_Assignment 1:_
Using the text on Galicia and northern Portugal, answer these questions:
(a) Who gave the nobleman Vímara Peres the title of count?
(b) Which kingdom did the North of Portugal and Galicia eventually form?
(c) The Galician-Portuguese language was shared on both sides of which river?
_Assignment 2:_
Write the next part of the text on Galicia and northern Portugal, picking up after its last sentence.

_Text:_
================================

With the Romanization of these societies, their shared identity was somewhat reflected through the geo-culturally explained extension of the Roman province of Gallaecia. These far west populations tepidly and gradually adapted to the manners and modus vivendi of the Romans, in what some historians consider to be a peaceful co-habitation of different social realities. The lack of severe conflicts between the two different identities assured a relatively suitable cultural transition to the Middle Ages. In the Early and High Middle Ages successive kingdoms, all of them related to the northwestern Christian Kingdoms that evolved during the early stages of the Reconquista, replaced one another depending on the location of the kingdom's seat, and the North of Portugal and Galicia eventually formed the Kingdom of Galicia. Similarly, Galicia and the north of Portugal remained a cultural and social fairly well defined continuum.

However, by the 9th century the political unity of both territories already started to fade when the title of count was given to the nobleman Vímara Peres by Alfonso III of Asturias after his successful campaign in the reconquest of Portus Cale (Porto). This began a period of political fragmentation for both territories, leading to the formation of the County of Portugal, (later elevated to the independent Kingdom of Portugal.)

Aside from this political division of interests, during this period the Galician-Portuguese language was shared on both sides of the Minho River, and became an established literary language. This shared vernacular of became one of the most important lyrical and literary languages of Europe and was taken in great regard by the neighboring Castilian royal court, with works such as Cantigas de Santa Maria, the Martín Codax's Pergaminho Vindel and the Cancioneiro da Ajuda being written during this period.

================================

_Source data:_
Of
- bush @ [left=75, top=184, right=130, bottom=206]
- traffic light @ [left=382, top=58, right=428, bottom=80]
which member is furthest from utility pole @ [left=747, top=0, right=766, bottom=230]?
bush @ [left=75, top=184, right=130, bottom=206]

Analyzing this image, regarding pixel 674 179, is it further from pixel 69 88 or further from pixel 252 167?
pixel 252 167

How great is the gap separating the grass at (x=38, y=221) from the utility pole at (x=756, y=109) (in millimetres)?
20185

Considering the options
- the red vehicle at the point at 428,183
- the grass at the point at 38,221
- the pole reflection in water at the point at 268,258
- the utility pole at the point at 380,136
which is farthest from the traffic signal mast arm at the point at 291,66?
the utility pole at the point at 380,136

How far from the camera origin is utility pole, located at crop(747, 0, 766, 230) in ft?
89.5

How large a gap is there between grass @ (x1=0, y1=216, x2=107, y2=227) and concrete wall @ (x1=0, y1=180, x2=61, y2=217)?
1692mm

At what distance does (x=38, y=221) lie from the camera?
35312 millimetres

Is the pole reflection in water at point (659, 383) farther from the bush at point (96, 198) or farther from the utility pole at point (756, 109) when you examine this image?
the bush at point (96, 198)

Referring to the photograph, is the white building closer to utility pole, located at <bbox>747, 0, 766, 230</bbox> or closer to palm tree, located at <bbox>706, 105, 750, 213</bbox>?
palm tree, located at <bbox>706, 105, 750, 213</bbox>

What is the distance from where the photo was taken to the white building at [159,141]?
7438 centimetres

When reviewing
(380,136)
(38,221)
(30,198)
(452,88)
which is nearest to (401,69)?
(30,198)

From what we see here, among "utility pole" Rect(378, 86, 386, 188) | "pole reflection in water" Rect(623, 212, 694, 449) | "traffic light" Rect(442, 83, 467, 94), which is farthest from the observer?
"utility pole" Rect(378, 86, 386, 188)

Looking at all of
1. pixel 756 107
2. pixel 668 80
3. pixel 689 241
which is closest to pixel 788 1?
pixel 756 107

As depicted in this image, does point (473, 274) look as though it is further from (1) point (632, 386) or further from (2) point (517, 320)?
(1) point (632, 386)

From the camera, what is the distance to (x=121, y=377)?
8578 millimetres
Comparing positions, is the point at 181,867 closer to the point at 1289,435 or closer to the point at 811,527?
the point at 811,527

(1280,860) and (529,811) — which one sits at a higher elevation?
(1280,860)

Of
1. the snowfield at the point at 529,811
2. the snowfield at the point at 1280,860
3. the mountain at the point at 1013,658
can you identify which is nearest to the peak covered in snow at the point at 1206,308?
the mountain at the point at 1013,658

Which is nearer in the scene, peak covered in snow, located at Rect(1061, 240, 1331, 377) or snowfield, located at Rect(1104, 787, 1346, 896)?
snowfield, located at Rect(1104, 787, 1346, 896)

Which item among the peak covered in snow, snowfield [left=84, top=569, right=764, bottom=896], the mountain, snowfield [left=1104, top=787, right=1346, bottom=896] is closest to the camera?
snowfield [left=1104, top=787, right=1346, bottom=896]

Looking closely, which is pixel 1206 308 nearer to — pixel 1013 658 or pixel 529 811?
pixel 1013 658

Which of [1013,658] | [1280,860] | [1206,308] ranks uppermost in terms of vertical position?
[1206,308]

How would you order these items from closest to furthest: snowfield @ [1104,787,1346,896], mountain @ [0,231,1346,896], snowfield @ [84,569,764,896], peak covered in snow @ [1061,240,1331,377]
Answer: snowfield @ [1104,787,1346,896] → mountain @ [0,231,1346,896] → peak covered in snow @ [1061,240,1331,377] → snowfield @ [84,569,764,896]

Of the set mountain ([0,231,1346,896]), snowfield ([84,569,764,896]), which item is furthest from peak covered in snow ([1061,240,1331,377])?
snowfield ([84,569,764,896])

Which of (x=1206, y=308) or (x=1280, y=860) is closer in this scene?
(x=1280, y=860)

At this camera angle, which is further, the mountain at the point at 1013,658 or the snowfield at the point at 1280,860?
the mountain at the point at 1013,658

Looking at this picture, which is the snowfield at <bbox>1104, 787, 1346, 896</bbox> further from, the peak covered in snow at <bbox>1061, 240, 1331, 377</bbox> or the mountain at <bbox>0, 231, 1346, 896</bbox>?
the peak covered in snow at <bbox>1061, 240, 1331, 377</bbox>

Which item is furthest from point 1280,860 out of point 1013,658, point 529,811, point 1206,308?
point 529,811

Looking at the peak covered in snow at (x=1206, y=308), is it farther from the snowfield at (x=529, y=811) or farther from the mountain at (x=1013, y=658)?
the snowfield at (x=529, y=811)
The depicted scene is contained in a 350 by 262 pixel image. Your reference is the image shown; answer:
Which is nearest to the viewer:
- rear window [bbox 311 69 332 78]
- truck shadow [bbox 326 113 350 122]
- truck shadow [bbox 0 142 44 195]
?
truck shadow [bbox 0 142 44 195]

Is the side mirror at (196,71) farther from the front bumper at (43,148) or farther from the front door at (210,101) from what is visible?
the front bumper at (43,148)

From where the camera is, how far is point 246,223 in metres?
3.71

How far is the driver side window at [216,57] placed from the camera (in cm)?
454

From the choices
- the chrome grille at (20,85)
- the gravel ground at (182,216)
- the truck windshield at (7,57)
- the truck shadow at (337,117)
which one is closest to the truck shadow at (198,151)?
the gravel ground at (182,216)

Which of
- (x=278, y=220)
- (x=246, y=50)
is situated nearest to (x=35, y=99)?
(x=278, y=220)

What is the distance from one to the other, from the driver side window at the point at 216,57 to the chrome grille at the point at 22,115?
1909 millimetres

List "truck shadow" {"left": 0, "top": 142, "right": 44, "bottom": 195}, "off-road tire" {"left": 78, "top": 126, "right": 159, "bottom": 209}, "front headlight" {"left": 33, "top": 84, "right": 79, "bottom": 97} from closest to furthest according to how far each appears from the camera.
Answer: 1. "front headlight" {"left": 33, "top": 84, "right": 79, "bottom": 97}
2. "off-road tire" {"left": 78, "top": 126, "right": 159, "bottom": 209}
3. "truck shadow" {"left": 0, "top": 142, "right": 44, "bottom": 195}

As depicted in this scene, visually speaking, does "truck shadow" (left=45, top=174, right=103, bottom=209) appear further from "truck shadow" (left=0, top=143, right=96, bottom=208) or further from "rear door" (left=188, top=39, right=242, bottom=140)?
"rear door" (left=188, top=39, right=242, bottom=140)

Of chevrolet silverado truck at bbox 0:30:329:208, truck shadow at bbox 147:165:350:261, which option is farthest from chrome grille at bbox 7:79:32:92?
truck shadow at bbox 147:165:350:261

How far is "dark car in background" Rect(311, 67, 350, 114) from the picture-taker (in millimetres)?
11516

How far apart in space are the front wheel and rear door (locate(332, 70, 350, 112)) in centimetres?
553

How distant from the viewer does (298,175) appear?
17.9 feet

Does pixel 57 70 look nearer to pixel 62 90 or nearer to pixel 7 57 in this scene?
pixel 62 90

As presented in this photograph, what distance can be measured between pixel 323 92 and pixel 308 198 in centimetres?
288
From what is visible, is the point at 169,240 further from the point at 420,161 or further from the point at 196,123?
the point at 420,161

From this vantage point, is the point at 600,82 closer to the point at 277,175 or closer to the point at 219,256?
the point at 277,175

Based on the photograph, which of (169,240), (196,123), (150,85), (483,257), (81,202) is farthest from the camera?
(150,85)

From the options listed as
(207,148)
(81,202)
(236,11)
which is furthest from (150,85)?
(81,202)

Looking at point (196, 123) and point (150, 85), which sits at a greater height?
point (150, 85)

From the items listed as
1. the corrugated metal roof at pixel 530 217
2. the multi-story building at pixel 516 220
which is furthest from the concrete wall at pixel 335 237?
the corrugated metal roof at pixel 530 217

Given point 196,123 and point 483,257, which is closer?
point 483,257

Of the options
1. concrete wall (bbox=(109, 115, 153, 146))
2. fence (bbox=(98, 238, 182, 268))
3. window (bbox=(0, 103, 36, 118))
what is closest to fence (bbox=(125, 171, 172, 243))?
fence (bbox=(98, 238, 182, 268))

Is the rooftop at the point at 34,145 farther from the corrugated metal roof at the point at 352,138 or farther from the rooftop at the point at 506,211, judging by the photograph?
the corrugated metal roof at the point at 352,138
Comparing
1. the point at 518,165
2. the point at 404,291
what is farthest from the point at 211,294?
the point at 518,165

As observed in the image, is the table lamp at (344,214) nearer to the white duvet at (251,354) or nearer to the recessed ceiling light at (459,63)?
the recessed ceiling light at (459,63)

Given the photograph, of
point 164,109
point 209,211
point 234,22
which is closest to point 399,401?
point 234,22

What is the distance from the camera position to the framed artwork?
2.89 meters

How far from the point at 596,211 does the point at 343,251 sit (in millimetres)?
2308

================================

_Expected output 1:_
(a) Alfonso III of Asturias
(b) The Kingdom of Galicia
(c) The Minho River

_Expected output 2:_
Moving into the Late Middle Ages the cultural and political division between the two territories increased, a process which reached its climax with the rise of the modern Spanish and Portuguese nation states, (with regional identity and language suppressed under Francoist Spain in particular). Nevertheless, throughout this time of in one respect increasing division, and despite the territorial expansion of Portugal up to the Algarve, both Galicia and the north of Portugal remained closely related from both a sociocultural and bioclimatic point of view. Similarly, the Portuguese cities of Porto and Braga, two of the most populated and Ancient urban areas of Portugal, are located quite close to the Galician nearby cities of Vigo and Pontevedra and in a certain way represent a continuation of the moderate south–north conurbation that leads up to the medieval pilgrimage destiny and quintessentially Galician city of Santiago de Compostela. A moderate industrialization of both regions during the 19th and early 20th centuries led to dissemination of the rural populations, especially high in Galicia by Spanish standards.

In the late 20th and early 21st centuries, democratisation, the move away from fascism in both Spain and Portugal, and their membership into the European Union, have led to both an increased potential for and an increased desire for cross-border cooperation. Similarly, industrial and economic improvements have led to an increasing exchange of services and benefits between them, as with the rest of the union members. In the particular case of Galicia and the north of Portugal, their prevalent social ties and cultural resemblance, along with demand for a mutual and strengthened infrastructure and city-based economies, creates a demand for better transport services and connections between neighboring cities like Vigo or Porto, as well as other agreements of a diverse nature, such as cultural and educational exchanges, bilateral political strategies, and ethnogastronomic accords. The Euroregion domain that conjoins both the North of Portugal and Galicia attempts to promote such achievements.